For example, perhaps important context was forgotten about a chart, but
someone reading it ahead of time without the author present will get the wrong
idea and focus the whole meeting on that. Or you increase the workload of
preparing the deck because now you're trying to make it suit two purposes.

So I think the author should present the information the way they intended,
have follow-up in realtime or shortly after, and make the slides available
during or afterward for reference.

------
klyrs
> It didn't take me long to get in the habit of saying “Next slide, #18” or
> whatever as I moved through the talk. If you try this, be sure to put
> numbers on the slides!

Slide numbers are an atrocious skeumorphism. I've given several presentations
where I click several times to advance the state of a conceptual "slide,"
before it eventually moves to the next conceptual slide.

Some examples:

1\. First show a misconception, discuss it, _click_ strike out the
misconception and show the truth.

2\. Freeze-frames in an animation: each click advances to the next portion.
Sometimes you'll want to breeze through on the first pass, and then jump
around to highlight different features.

3\. Slides with complex information. Gray out the whole thing but for one
piece. each click grays out the previous focus and brings the next section
into focus. Finally, show the entire slide in its full glory.

4\. This one's big. Sometimes I share my _screen_ , not some dinky slides, to
show off an interactive interface.

The author suggests that humans should communicate through external channels,
reduplicating the effort of transmitting presentation materials. Furthermore,
this wastes valuable speaker time and effort on communicating slide numbers,
and similarly, distracts audience members as they fidget with their interface
to stay in sync. To what end?

^^^^

Tasks to perform |
a – Write out, word for word, the part of the discussion on presentation slides that begins at "before it eventually" and stops after "show the truth.".
b – Pick up the discussion on presentation slides after its last sentence and carry it on.

^^^^

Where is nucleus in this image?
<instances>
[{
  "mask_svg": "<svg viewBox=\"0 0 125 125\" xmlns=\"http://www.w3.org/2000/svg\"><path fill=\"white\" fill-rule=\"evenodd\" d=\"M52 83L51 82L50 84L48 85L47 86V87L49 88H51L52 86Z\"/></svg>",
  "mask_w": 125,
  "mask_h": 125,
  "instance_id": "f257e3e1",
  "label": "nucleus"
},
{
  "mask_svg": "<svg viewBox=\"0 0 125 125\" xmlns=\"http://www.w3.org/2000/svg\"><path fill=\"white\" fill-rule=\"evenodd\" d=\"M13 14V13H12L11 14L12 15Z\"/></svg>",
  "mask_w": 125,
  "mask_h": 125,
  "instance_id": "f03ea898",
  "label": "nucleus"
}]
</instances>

^^^^

Answers for this exercise |
a –
before it eventually moves to the next conceptual slide.

Some examples:

1\. First show a misconception, discuss it, _click_ strike out the
misconception and show the truth.

b –
> The audience can see the speaker.

Yeah, okay. That's legit. But, for example, Zoom allows the audience to change
their view. If they dislike the disembodied voice, they can arrange their
views to make the speaker's face visible in addition to the shared screen. If
they want to be immersed in your slides, they can do that, too. Other tools
allow for a picture-in-picture mode (which might require you to tweak your
presentation; annoying IMO).

------
alistairSH
A few counter points... Screen-sharing the slides facilitates recording. For
my team's presentations, we typically have as many people watching the
recording after the fact as attending live. Yes, I could record just the voice
and make them download the slide deck separately, but I'm not sure that's any
easier - my goal is to get information about our work out to our consultants,
support staff, and sales team quickly (respecting their time).

Zoom displays the speaker and shared content at the same time, so no
disembodied voice. I do agree that I like to see the speaker - I'm not a fan
of people who disable their webcams. But, I also know people who are the
opposite - they don't care about seeing the speaker at all.

The author is correct about point #1 - if each attendee controls their own
copy, screen resolution is not longer a problem. That said, I don't run into
that as a problem very often. Sometimes, early in a meeting, somebody will ask
the presenter to zoom a bit, which they do, and we move on.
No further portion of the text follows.